Luxury car maker Jaguar Land Rover is developing a range of new technologies that will use colours, sounds and touch inside the car to alert drivers to potential hazards and prevent accidents involving bicycles and motorbikes.

"Bike Sense", a concept technology developed at JLR’s advanced research centre in the UK involves sensors to detect the approach of other road users, and identifying them as bikes or motorbike. Bike Sense will then make the driver aware of the potential hazard before the driver sees it.

With nearly 19,000 cyclists killed or injured on UK roads each year, researchers are identifying the best warning colours and sounds to trigger a response from the driver to prevent accidents.

Rather than a generic warning icon or sound, which takes time for the driver’s brain to process, Bike Sense uses lights and sounds that will be associated with potential danger.

To help drivers understand the location of the bike is in relation to the car, the audio system will make the sound of a bell or horn, come through the speaker nearest the bike, so the driver immediately understands the direction the cyclist is coming from.

If a bicycle or motorbike is coming up the road behind the car, Bike Sense will detect if it is overtaking or coming past and the top of the car seat will extend to ‘tap’ the driver on the left or right shoulder, JLR said in a press release.

As the cyclist gets closer to the car, a matrix of LED lights on the window sills, dashboard and windscreen pillars will glow amber and then red as the bike approaches.
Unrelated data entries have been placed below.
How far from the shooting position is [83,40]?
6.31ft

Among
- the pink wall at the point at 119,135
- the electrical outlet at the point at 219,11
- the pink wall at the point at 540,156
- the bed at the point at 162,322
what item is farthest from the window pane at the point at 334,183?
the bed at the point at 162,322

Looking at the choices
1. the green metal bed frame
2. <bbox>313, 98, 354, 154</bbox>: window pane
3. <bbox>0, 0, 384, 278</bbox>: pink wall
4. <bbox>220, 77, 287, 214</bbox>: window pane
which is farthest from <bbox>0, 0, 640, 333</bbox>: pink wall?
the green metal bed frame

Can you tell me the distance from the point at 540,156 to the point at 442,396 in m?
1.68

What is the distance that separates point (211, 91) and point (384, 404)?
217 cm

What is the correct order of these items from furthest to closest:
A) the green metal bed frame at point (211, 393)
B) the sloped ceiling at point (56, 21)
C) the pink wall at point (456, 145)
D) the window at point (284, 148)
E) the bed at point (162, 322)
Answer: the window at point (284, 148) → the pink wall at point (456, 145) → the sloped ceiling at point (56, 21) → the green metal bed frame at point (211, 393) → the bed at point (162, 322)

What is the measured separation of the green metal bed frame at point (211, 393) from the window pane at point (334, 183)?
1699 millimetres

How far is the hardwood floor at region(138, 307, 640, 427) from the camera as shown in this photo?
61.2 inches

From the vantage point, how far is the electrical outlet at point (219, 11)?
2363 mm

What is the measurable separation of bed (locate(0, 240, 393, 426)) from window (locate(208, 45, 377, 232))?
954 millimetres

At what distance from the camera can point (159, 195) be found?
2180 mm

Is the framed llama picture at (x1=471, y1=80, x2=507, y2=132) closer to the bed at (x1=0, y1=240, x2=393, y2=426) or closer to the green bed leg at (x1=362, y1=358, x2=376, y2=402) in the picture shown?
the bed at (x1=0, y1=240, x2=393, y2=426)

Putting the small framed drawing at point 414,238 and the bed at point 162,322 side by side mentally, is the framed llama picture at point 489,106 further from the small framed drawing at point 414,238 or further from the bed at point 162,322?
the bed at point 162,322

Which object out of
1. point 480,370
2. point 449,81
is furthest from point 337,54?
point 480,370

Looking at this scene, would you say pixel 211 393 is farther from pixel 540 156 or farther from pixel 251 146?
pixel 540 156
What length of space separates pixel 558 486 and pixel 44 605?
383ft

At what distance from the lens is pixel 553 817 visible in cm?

The movement of these lights will also highlight the direction the bike is taking.

Dr Wolfgang Epple, Director of Research and Technology, JLR said, “Bike Sense takes us beyond the current technologies of hazard indicators and icons in wing mirrors, to optimising the location of light, sound and touch to enhance this intuition. This creates warnings that allow a faster cognitive reaction as they engage the brain’s instinctive responses.”

If the warnings are ignored and the accelerator is pressed, the accelerator pedal will vibrate or feel stiff, so the driver knows not to move the car forward.

To help prevent doors of parked vehicles being opened into the path of bikes, sounds and lights within will warn all passengers of an approaching vehicle. If someone continues to open the door, the door handle will light up, vibrate and buzz to warn of the danger.